Extrahierte Daten:

........

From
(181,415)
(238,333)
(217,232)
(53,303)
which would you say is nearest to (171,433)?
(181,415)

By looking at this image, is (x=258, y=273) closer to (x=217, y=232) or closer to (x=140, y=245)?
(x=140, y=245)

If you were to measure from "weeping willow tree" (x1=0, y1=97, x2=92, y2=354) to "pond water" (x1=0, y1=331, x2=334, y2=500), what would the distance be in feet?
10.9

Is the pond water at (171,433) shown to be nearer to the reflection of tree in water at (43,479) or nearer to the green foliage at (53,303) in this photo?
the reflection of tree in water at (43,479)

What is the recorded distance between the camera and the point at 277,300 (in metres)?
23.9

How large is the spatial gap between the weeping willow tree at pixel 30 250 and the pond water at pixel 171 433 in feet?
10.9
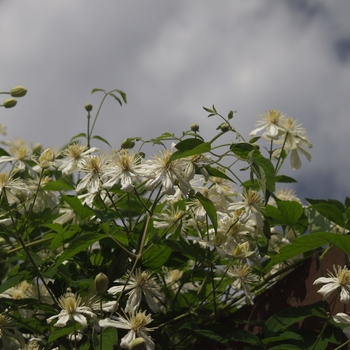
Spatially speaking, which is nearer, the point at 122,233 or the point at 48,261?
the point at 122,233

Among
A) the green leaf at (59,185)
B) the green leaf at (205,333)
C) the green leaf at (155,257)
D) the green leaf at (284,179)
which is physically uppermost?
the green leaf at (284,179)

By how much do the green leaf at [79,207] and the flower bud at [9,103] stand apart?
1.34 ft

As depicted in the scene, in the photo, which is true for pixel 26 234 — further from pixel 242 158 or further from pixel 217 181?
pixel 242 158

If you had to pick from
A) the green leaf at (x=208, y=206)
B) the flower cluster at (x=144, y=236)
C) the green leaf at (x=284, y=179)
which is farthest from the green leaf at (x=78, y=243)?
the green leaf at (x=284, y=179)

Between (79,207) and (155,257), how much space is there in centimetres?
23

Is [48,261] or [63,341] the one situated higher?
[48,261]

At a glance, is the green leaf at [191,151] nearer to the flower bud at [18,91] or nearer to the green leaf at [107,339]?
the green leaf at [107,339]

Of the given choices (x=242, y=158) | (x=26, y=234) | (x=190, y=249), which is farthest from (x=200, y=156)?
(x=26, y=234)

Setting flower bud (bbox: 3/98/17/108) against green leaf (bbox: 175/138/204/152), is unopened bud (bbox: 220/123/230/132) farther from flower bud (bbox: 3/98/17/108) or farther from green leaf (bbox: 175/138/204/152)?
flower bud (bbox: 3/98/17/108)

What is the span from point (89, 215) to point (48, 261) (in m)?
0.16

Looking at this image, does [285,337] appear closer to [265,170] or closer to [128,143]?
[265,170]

........

Wandle alles von der Zeile mit „What is the span“ bis einschließlich zum Ende der Auflistung in eine Markdown-Tabelle mit den Spalten „Nr.“ (fortlaufende Zeilennummer) und „Zeile“ um. Leerzeilen werden nicht übernommen.

| Nr. | Zeile |
|---|---|
| 1 | What is the span from point (89, 215) to point (48, 261) (in m)? |
| 2 | 0.16 |
| 3 | Looking at this image, does [285,337] appear closer to [265,170] or closer to [128,143]? |
| 4 | [265,170] |